She was wild when she came to us, born of wildness to a wild mother, whose mother had been wild before her.
She would never tame, not completely. There was a streak in her that drove her from our hand, reached out in affection.
But—we chose her. She became our cat. We named her.
So, we fed her.
Feral cats, by nature, are usually on their own for sustenance.
Because we fed her, she came to understand that she was not completely on her own for sustenance. Twice a day we fed her. Put her bowls of food and water on the deck. Moved the bowls under the deck roof when it rained.
Feral cats are usually on their own to find shelter.
One Christmas, we bought her a fluffy, cozy bed which we put on our deck under the table. She began using it on cold days. She came to understand that she was not completely on her own for shelter. I even washed that fluffy bed once in a while. For her. Because we loved her. She was our cat.
But she still skittered away when we put out a hand to stroke her.
She can see me through the kitchen window when I come in the early mornings to read at the table with my lighted candle. I am not yet ready for bright lights. I’m also not ready to feed my cat, so I don’t want to let her know I’m there. But she sees me through the window in the candlelight and scowls. I am there to feed her! The scowl is my reminder!
She is my cat. I love her. So, I get out of my chair at the kitchen table and go to the garage for her food. And feed her.
Some days, she does not come for her food. She goes off on her own, hunting. A cat is by nature independent and self-seeking. Sometimes she is successful, sometimes not. Then, she comes back to see if anything is in her bowl.

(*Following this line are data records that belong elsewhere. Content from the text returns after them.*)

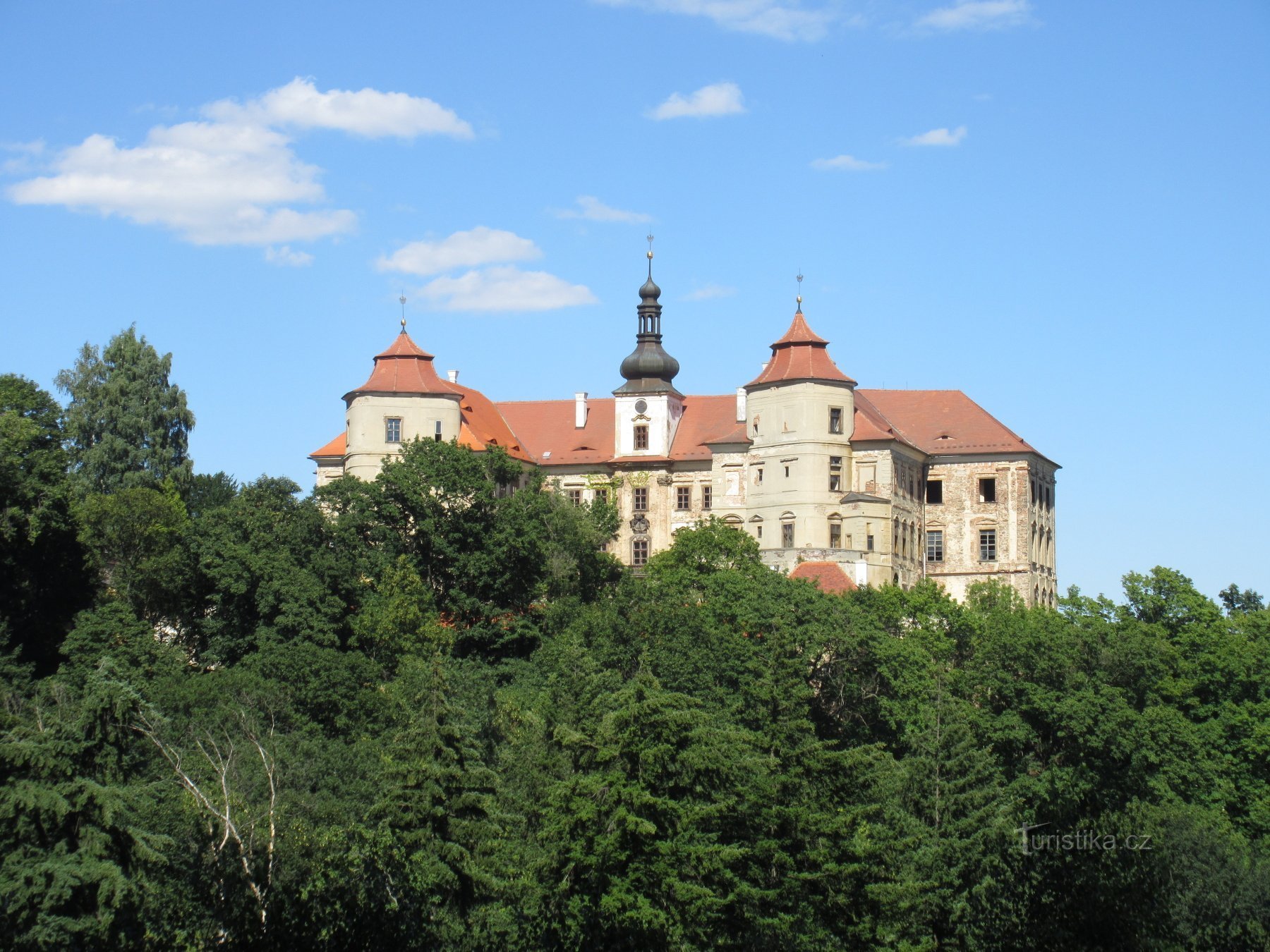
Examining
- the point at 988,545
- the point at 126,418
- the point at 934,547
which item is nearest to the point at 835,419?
the point at 934,547

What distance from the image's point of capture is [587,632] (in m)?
58.4

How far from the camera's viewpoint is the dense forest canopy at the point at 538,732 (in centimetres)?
3133

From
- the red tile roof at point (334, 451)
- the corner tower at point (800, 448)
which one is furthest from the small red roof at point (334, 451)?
the corner tower at point (800, 448)

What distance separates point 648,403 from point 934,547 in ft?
42.0

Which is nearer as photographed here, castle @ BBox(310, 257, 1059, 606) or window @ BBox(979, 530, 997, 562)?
castle @ BBox(310, 257, 1059, 606)

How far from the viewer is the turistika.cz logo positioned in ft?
124

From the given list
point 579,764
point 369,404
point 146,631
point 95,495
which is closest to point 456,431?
point 369,404

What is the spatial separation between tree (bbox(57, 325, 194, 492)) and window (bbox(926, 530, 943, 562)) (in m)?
29.4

Now, as you can see, she is partially tamed. She sees us as her benefactors. She is not on her own. She expects us to feed her.
So—why, when her bowl is empty, does she meow incessantly? Begging, begging—aren’t you going to feed me? When are you going to feed me?
I’m going to feed you! —I respond to her begging. I always feed you! JUST WAIT!
This happens regularly.
And then, one day—I got it.
(“And how will you understand all the parables?”)[i]
I, too, was born of wildness, born to a mother of wildness like her mother before her, feral by nature. Independent. Self-seeking.
But there is a streak in me that wants to be protected, wants to be fed. Wants what I want when I want it. Wants to be chosen, to belong. But I also want my freedom to go off, to wander, to do my own hunting. I’m usually not successful.
So, I come back to where I’ve always found my sustenance and my shelter. To where I belong.
But then—when my bowl looks empty? I beg. I beg incessantly, as if I had forgotten that I was chosen, that I have protection, that my food and my shelter are continually provided.
That I am cared for.
The One who cares for me loves me. Why do I sometimes skitter away when He reaches out a hand? Have I not learned to trust His hand? To believe that His hand is for my good and not for my harm?
Above all, why do I beg? Why do I beg as if I did not know His care for me? Why do I scowl as if to make sure He knows what I want? Why do I demand—now! Feed me!
Sometimes, I get it. He wants to tame my wild, feral nature. To remind me that He named me. That I am His. That He will meet my needs.
When my bowl looks empty, and I wait impatiently, I sometimes remember what I say to my cat, and then I smile when I think He may be saying to me—
I love you. I will always feed you. I haven’t forgotten!